The research proposed focuses on how a major virulence-associated gene regulatory system- the agr operon in Staphylococcus aureus- is regulated at the transcriptional level in a clinically relevant Gram-positive bacterial pathogen. Further, it seeks to indentify novel virulence-associated or essential genes in S. aureus at a genome-wide and, to a certain extent, at the proteome-wide scale. In addition to contributing to advancing our understanding of bacterial gene regulatory processes and systems in general, we expect that results will also be beneficial to those seeking to exploit such knowledge for the identification and/or development of novel targets for antibacterial drugs to combat or prevent diseases caused by S. aureus. Thus, the proposed research will impact basic and clinical microbiology research in the academic and industrial settings. To this end, we will ensure that results are rapidly published in peer-reviewed journals and by presenting our work at national and international research meetings.

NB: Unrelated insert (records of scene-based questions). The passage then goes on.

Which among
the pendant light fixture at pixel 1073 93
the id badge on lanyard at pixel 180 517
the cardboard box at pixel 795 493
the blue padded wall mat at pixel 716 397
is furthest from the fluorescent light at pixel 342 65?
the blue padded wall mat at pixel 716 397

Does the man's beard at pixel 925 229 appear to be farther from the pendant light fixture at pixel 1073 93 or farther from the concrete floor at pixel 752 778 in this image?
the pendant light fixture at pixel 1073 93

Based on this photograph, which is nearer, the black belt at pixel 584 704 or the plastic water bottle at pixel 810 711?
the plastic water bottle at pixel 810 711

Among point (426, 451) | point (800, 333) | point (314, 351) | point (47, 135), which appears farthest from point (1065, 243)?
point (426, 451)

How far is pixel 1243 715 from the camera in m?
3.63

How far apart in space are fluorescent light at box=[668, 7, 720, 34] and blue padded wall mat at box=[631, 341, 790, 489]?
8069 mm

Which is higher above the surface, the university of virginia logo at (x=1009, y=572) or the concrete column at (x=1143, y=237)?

Where possible, we will make our findings available to the wider public (by publication in popular science magazine etc.). Any possibilities for commercial exploitation (i.e. evaluation of targets for drug discovery etc.) will be realised via locally existing structures (e.g. Imperial Drug Discovery Facility, IC Innovations etc.) and established contacts. In the proposed research we will employ state-of-the-art biochemical and post-genomic methods such as ChIP-chip and SELDI-MS to evaluate biological processes, not only at the molecular level but also at the system-wide level. This provides an excellent platform to enhance training of the associated RA and undergraduate/postgraduate students, who will contribute to the proposed research by conducting e.g. mini-projects etc. Such trained RAs (and associated PhD, masters and undergraduate students) will represent the 'next generation' of experimental bio-scientists and are likely to benefit the biotechnology and pharmaceutical industries, as well as the academic base in the UK and its representation abroad. We therefore anticipate medium term economic benefits arising from a well-trained UK research base, reflected in maintaining internationally competitive research intensive universities and associated industries. Since our research concerns a clinically significant bacterial pathogen, outcome of the proposed research has the potential to impact the government and healthcare policies in the long term.